WHAT THIS TASK INVOLVES - Repeat the lines from the one containing "What distance would" through the end of the records, leaving out any pictures.

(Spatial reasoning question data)
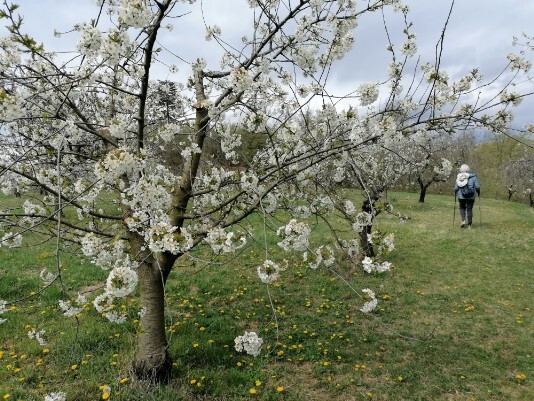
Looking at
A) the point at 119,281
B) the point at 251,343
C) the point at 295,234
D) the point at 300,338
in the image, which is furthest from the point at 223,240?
the point at 300,338

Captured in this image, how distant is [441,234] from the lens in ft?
37.4

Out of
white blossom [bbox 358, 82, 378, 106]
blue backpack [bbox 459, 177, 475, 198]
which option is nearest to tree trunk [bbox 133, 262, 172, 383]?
white blossom [bbox 358, 82, 378, 106]

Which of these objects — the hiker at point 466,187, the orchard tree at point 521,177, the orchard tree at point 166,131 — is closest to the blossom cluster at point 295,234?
the orchard tree at point 166,131

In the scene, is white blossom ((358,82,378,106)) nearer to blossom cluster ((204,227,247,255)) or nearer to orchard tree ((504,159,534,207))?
blossom cluster ((204,227,247,255))

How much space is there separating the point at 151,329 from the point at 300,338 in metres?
2.06

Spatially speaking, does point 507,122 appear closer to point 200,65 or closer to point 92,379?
point 200,65

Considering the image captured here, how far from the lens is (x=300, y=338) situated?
504cm

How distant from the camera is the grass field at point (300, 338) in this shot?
3.95 metres

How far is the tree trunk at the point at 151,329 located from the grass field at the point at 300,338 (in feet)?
0.54

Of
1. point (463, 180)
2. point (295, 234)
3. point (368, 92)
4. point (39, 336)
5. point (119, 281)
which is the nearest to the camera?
point (119, 281)

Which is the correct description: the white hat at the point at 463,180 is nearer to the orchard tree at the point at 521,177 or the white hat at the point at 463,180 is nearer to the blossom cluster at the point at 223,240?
the blossom cluster at the point at 223,240

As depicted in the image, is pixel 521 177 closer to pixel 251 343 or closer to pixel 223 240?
Answer: pixel 251 343

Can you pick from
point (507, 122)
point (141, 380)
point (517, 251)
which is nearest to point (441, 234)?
point (517, 251)

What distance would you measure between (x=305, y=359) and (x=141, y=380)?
6.20ft
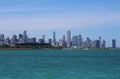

IN RESPONSE -
What distance would you measure between (x=305, y=359) and (x=141, y=380)?
6.20ft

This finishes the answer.